■ YOUR ASSIGNMENT:
Only these lines of the data below are wanted: the one with "Photo of Toby, a", the one with "Carmel Beach Dog Friendly", and any lines between them, each repeated exactly.

DATA SHOWN below:

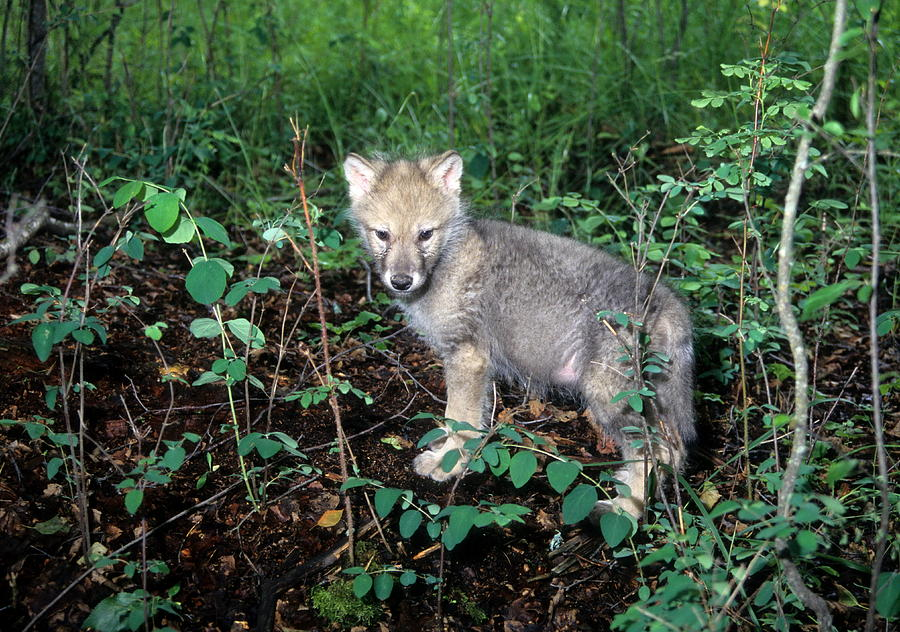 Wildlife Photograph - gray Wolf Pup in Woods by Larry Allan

End of DATA SHOWN.
DATA SHOWN below:

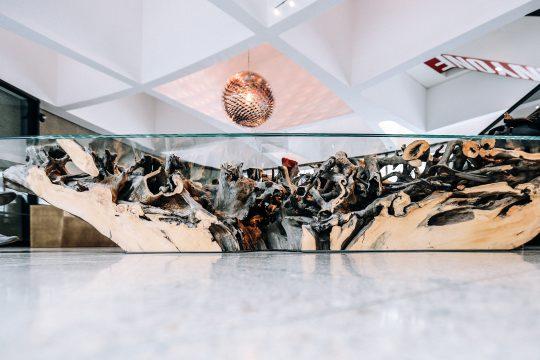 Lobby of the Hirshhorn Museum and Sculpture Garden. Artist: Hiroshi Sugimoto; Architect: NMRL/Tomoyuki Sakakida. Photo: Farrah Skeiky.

End of DATA SHOWN.
DATA SHOWN below:

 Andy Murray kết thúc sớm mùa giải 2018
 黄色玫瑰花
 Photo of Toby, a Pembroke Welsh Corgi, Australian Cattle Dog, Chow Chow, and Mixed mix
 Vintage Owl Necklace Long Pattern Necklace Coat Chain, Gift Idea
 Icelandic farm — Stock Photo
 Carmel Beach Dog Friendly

End of DATA SHOWN.

■ OUTPUT BELOW:
 Photo of Toby, a Pembroke Welsh Corgi, Australian Cattle Dog, Chow Chow, and Mixed mix
 Vintage Owl Necklace Long Pattern Necklace Coat Chain, Gift Idea
 Icelandic farm — Stock Photo
 Carmel Beach Dog Friendly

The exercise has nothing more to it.